◆ **Problem to solve**: Convert the part of the rows below that begins with the line containing "Which statement is" and runs through the end of the rows into a Markdown table with the columns No. and Line, numbering each line in order. Skip blank lines and leave out the pictures.

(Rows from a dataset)
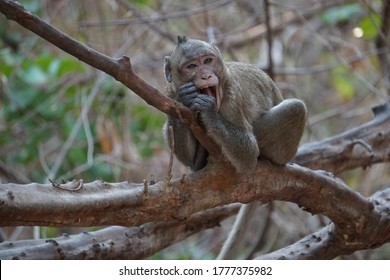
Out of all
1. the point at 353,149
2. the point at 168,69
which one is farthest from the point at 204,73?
the point at 353,149

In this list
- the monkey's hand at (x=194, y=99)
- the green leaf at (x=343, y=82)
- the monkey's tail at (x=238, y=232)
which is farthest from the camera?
the green leaf at (x=343, y=82)

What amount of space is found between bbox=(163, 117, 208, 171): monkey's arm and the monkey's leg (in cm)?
46

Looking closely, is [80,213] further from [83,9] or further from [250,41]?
[250,41]

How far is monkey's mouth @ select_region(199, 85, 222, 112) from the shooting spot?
4.02m

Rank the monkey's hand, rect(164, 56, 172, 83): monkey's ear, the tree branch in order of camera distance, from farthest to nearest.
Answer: rect(164, 56, 172, 83): monkey's ear → the monkey's hand → the tree branch

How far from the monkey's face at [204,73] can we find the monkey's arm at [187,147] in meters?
0.39

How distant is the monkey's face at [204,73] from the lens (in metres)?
3.92

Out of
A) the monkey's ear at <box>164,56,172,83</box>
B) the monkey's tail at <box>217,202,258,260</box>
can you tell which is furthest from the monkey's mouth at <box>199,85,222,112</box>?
the monkey's tail at <box>217,202,258,260</box>

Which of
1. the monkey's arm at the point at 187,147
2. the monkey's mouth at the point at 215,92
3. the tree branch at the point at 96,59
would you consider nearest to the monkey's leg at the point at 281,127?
the monkey's arm at the point at 187,147

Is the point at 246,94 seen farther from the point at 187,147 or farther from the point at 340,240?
the point at 340,240

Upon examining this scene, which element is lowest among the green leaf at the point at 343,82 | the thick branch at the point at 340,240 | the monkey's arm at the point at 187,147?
the thick branch at the point at 340,240

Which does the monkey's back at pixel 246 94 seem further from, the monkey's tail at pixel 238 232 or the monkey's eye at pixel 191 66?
the monkey's tail at pixel 238 232

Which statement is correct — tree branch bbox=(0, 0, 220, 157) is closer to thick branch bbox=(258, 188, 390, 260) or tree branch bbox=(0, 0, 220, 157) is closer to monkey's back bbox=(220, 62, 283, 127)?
monkey's back bbox=(220, 62, 283, 127)

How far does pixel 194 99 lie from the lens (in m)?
3.77
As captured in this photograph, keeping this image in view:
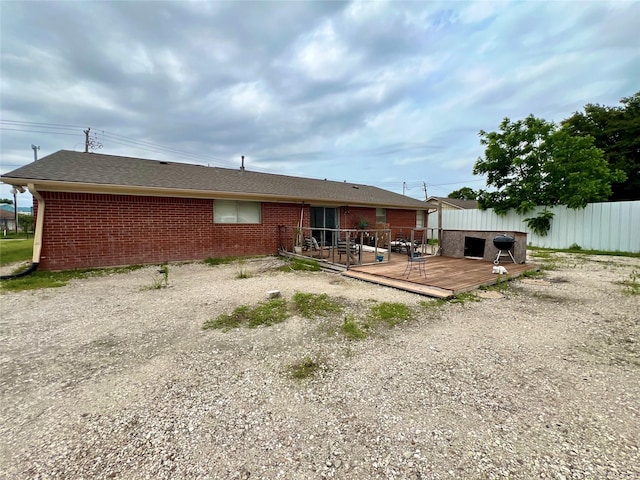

◆ **Output for this task**:
| No. | Line |
|---|---|
| 1 | Which statement is correct — tree branch bbox=(0, 0, 220, 157) is closer to thick branch bbox=(258, 188, 390, 260) or tree branch bbox=(0, 0, 220, 157) is closer to monkey's back bbox=(220, 62, 283, 127)? |
| 2 | monkey's back bbox=(220, 62, 283, 127) |
| 3 | How far does pixel 194 99 lie from the lens (in m)? |
| 4 | 3.77 |
| 5 | As captured in this photograph, keeping this image in view: |